L’ANEPF ne se prononce pas sur les questions économiques, notamment sur la problématique des remises sur les génériques qui mobilise les officinaux depuis l’été. Pourquoi ce choix ?
N.C.-R. -.
En tant qu’étudiants, et notamment de différentes filières, nous ne pensons pas que notre rôle soit de se positionner sur ces questions. En revanche, nous participons à la sensibilisation de nos étudiants sur les questions de maintien de l’offre de soins et du maillage territorial. Pour les étudiants qui ne lisent pas la presse pharmaceutique, il peut être difficile de comprendre ce sujet. Aussi, nous nous efforçons de vulgariser ce sujet sur nos réseaux sociaux.

L’ANEPF publie son dossier sur le coût de la rentrée 2025-2026 pour les étudiants en deuxième année de pharmacie, auquel s’ajoutent les données du rapport sur la précarité réalisé par le précédent bureau. Les chiffres sont préoccupants. Le coût de la rentrée a encore augmenté : un étudiant de deuxième année dépense en moyenne 3 190 euros contre 3 095 euros l’année précédente, soit une augmentation de 3,06 %. Près de six étudiants en pharmacie sur dix déclarent rencontrer des difficultés financières et près d’un sur deux a déjà renoncé à se chauffer pour réaliser des économies. Plus grave encore, 52 % affirment avoir sauté un repas pour des raisons budgétaires. Ces situations précaires conduisent près de trois futurs pharmaciens sur dix à exercer un emploi salarié pour améliorer leur niveau de vie. « Je travaille à côté des cours, mais notre présence est obligatoire à tous les enseignements, les profs font l’appel et notent les absents. Cela entraîne une pénalité le jour du partiel. On part avec un désavantage ou des points en moins. Cependant, si je ne travaille pas, je ne peux pas étudier car je finance l’intégralité de ma vie étudiante », raconte une jeune femme qui a souhaité rester anonyme. Un salariat qui n’est pas sans conséquences sur la scolarité : « Un étudiant avec une activité rémunérée consacre 11 heures hebdomadaires de moins à son travail personnel, ce qui pèse de facto sur les performances aux examens », déplore Syrine Ayed, porte-parole de l’ANEPF.
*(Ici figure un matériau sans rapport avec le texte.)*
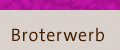 Broterwerb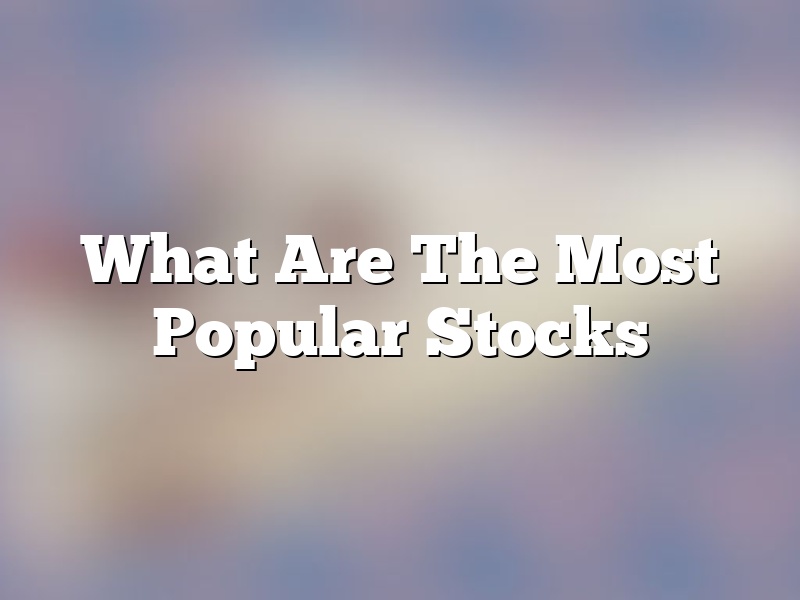 What Are The Most Popular Stocks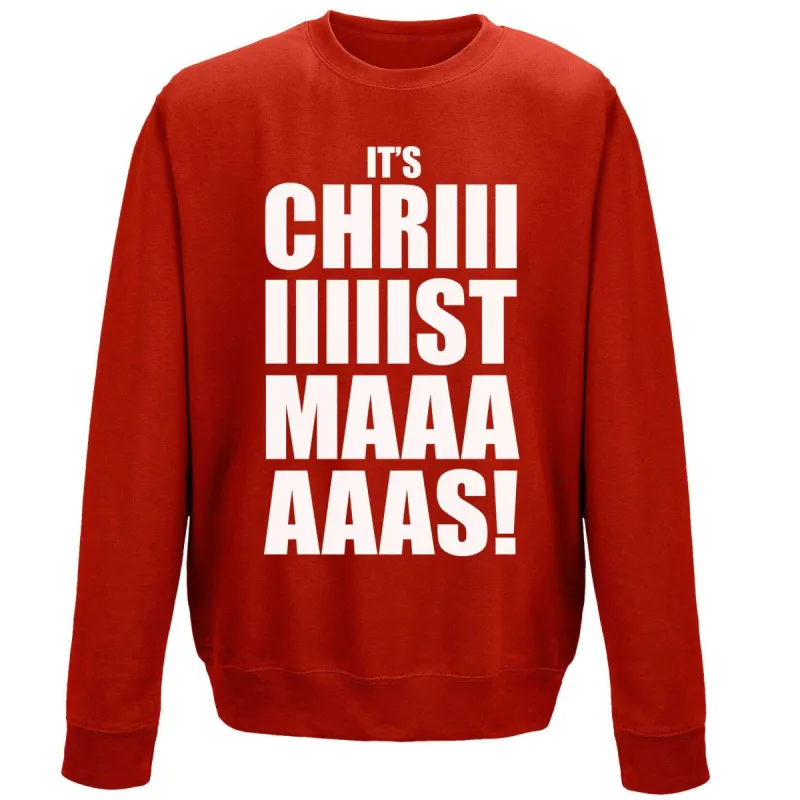 Its Chriiiiistmaaaaas Sweatshirt sold by 8Ball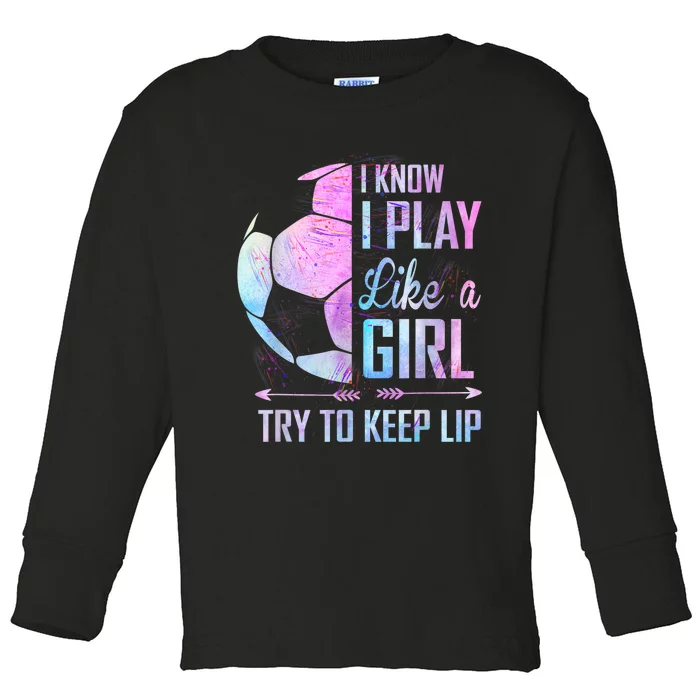 I Know I Play Like A Girl Soccer TShirt Toddler Long Sleeve Shirt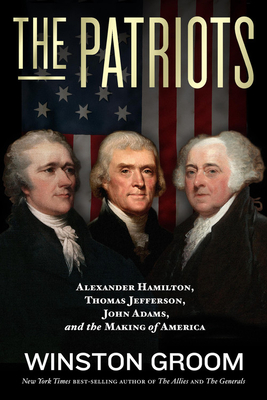Book Review: The Patriots: Alexander Hamilton, Thomas Jefferson, John Adams, and the Making of America by Winston Groom
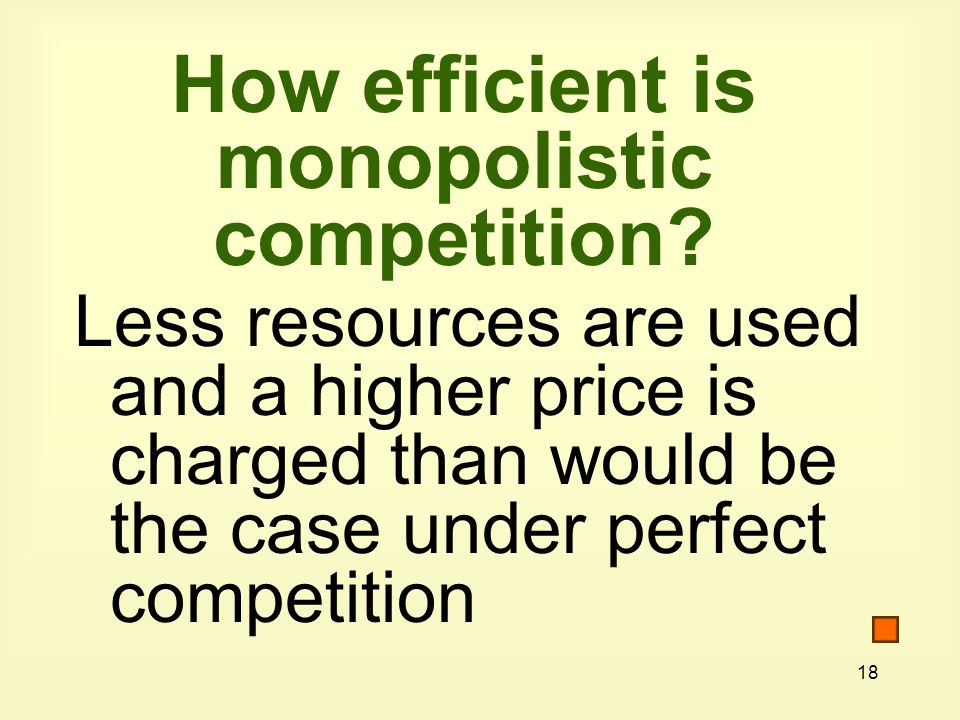 18 How efficient is monopolistic competition.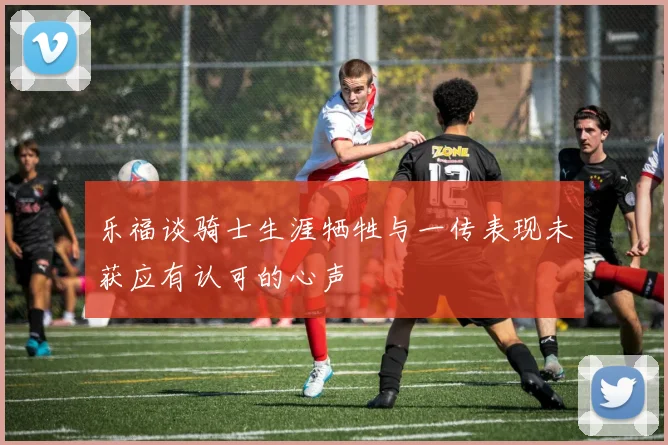 乐福谈骑士生涯牺牲与一传表现未获应有认可的心声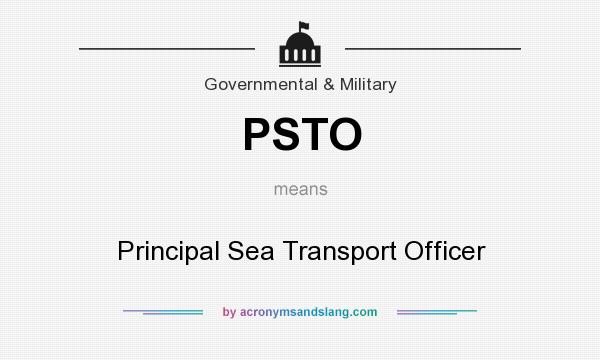 What does PSTO mean? It stands for Principal Sea Transport Officer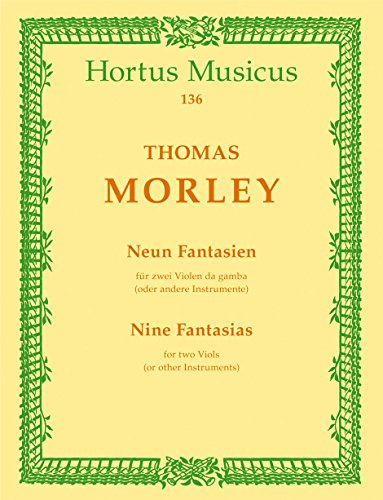 Neun Fantasien für zwei Violen da gamba (verschiedene Lagen) oder andere Instrumente (aus First Book of Canzonettas to Two Voyces). Hortus Musicus. Spielpartitur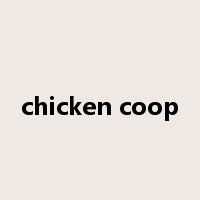 chicken coop是什么意思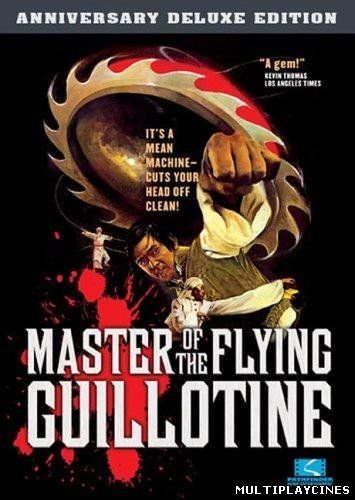 Ver Master of the Flying Guillotine (1976) Online Gratis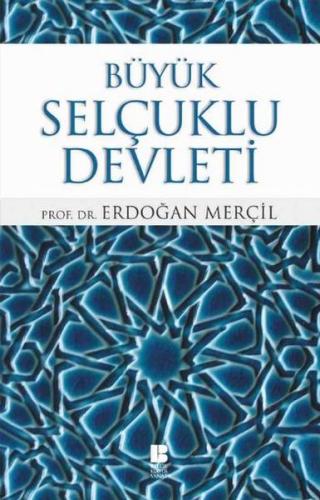 Büyük Selçuklu Devleti - Erdoğan Merçil - Bilge Kültür Sanat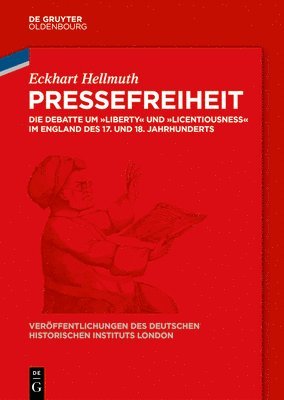 Pressefreiheit: Die Debatte Um Liberty Und Licentiousness Im England Des 17. Und 18. Jahrhunderts 1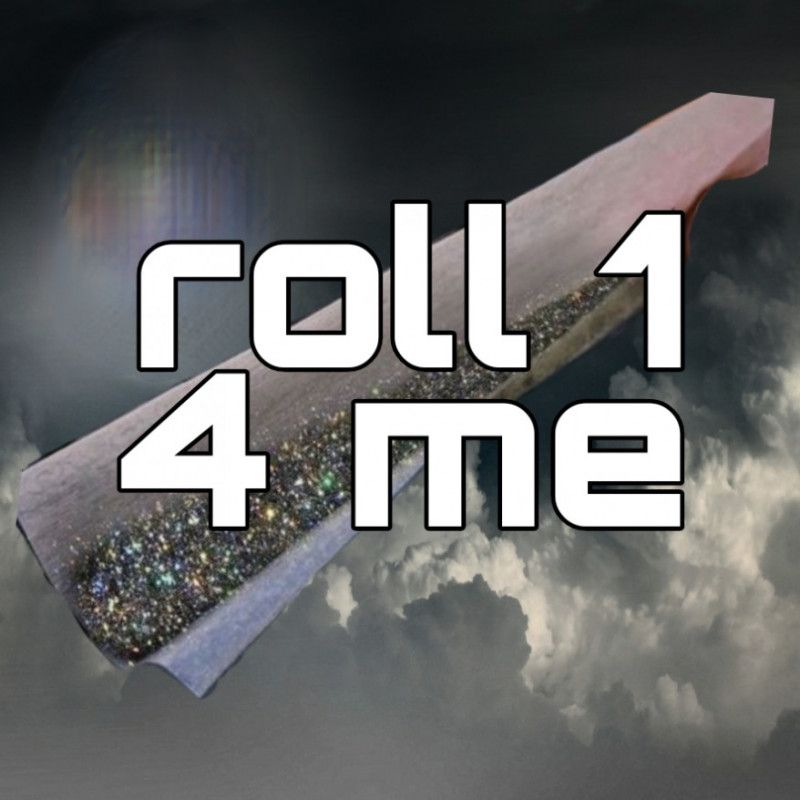 Roll One for Me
Parmi les mesures demandées par l’ANEPF pour répondre à ces besoins, figure la vente à moindre coût des invendus alimentaires de la journée du CROUS (pour réduire le gaspillage et alléger le budget alimentation des étudiants), et un accès universel aux bourses. Cet accès serait basé sur les besoins sociaux réels de chaque étudiant, indépendamment de la situation familiale, et prendrait en compte le contexte économique et géographique de chaque territoire. « En d’autres termes, nous demandons un accès aux bourses qui ne soit pas conditionné par les revenus des parents et qui intègre les différences territoriales de coût de la vie et des loyers, argumente Syrine Ayed. La Fédération des associations générales étudiantes (FAGE) a, par exemple, estimé qu’il peut y avoir jusqu’à 200 euros de différence entre un loyer en Île-de-France et dans le reste du pays. » Par ailleurs, l’ANEPF rappelle que son fonds de dotation attribuera encore cette année des aides ponctuelles et des bourses d’été. « Le choix de devenir pharmacien ne doit jamais être conditionné par le milieu social d’origine, ni par la capacité financière de l’étudiant », martèle la porte-parole de l’association.